## EXTRACT PROVIDED:
--------------------------------

Be careful of taking Google Maps directions at face value – it doesn’t take your vehicle, your driving experience or local crime (although they are trying nowadays in Cape Town) into account when recommending a route…

We are looking for the best route between Flitwick Ranch and Matatiele, given our experience the day before when potholes were the exception, but when they did appear it was where you least expected them. Maps take us a short distance towards Kokstad and then to the right towards Matatiele, cutting out a seemingly unnecessary detour via Kokstad. As we turn right, we realise that this road is just a farm road and there is no guarantee that it is well maintained. The fact that Maps recommends it means at least there are enough vehicles using the road for Maps to be able to deduce that it is faster than going via Kokstad. But I can just guess that all these vehicles are pickup trucks driven by the local farmers who can probably drive this road blind-folded at night!

--------------------------------

## TASK SET:
1. List every place name that appears in the road-trip passage, in order of first mention.
2. Transcribe the road-trip passage between "We are looking" and "blind-folded at night!", inclusive.
3. Pick up the road-trip passage after its last sentence and write what comes next.

--------------------------------

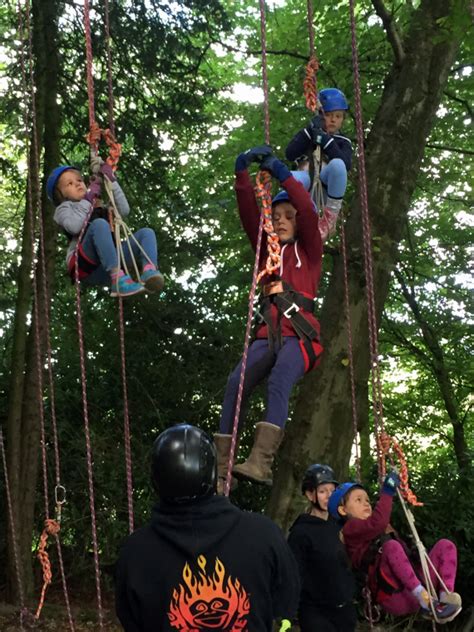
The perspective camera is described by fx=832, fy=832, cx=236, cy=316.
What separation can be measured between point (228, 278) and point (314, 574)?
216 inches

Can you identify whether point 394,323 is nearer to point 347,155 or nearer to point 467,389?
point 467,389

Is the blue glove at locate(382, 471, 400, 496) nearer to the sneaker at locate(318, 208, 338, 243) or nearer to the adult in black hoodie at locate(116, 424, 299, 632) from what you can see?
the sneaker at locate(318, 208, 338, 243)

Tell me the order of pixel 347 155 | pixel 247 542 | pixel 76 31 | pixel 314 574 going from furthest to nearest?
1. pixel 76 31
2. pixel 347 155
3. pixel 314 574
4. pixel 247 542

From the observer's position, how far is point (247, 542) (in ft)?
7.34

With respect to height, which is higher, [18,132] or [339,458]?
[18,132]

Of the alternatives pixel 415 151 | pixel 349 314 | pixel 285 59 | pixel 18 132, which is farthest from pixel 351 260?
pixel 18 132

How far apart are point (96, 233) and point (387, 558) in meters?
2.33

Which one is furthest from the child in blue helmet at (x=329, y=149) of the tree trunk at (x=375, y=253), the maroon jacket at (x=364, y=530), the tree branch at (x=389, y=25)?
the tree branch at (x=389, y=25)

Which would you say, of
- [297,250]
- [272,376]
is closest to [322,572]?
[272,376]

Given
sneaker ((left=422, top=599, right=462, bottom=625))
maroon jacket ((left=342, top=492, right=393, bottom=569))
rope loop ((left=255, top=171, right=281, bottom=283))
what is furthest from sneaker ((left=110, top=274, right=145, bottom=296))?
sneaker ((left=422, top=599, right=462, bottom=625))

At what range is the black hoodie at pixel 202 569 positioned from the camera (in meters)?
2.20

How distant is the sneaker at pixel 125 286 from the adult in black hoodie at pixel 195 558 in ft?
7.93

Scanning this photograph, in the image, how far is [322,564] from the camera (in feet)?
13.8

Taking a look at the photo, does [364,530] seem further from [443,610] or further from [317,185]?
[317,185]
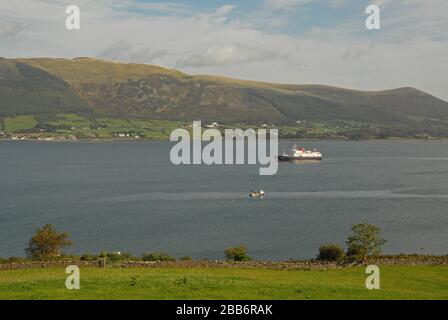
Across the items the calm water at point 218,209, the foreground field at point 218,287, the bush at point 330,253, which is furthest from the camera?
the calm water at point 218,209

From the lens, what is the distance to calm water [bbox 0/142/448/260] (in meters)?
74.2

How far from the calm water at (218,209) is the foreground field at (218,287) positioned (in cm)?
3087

--------------------------------

## EXPECTED RESPONSES:
1. Cape Town, Flitwick Ranch, Matatiele, Kokstad

2.
We are looking for the best route between Flitwick Ranch and Matatiele, given our experience the day before when potholes were the exception, but when they did appear it was where you least expected them. Maps take us a short distance towards Kokstad and then to the right towards Matatiele, cutting out a seemingly unnecessary detour via Kokstad. As we turn right, we realise that this road is just a farm road and there is no guarantee that it is well maintained. The fact that Maps recommends it means at least there are enough vehicles using the road for Maps to be able to deduce that it is faster than going via Kokstad. But I can just guess that all these vehicles are pickup trucks driven by the local farmers who can probably drive this road blind-folded at night!

3.
The road is quite good initially with a very slight slope from the hills on the left towards the right where I assume a small river runs. The farms are flat and seem to be actively farmed. As we progress, the road becomes more worn and muddy due to recent rains that are draining across the road towards the river. Fortunately, today is clear skies. In the distance we can see a number of storm water pipes piled up next to the road awaiting their future deployment. I think the farmers are planning some road works there. As we reach that point, we realise why there is a need for a new drainage design. The road was a mud pool during the rains and many vehicles (we later came upon a number of big trucks that also use the road) have dug two or more deep trenches through the mud where their wheels were struggling to get a grip. The mud is now dry at the top but you do not want to follow the trenches – I am not sure how long it will take for someone to find you stranded in the veld. There is no cell phone reception. With some good aiming we traverse the mud pool and carry on.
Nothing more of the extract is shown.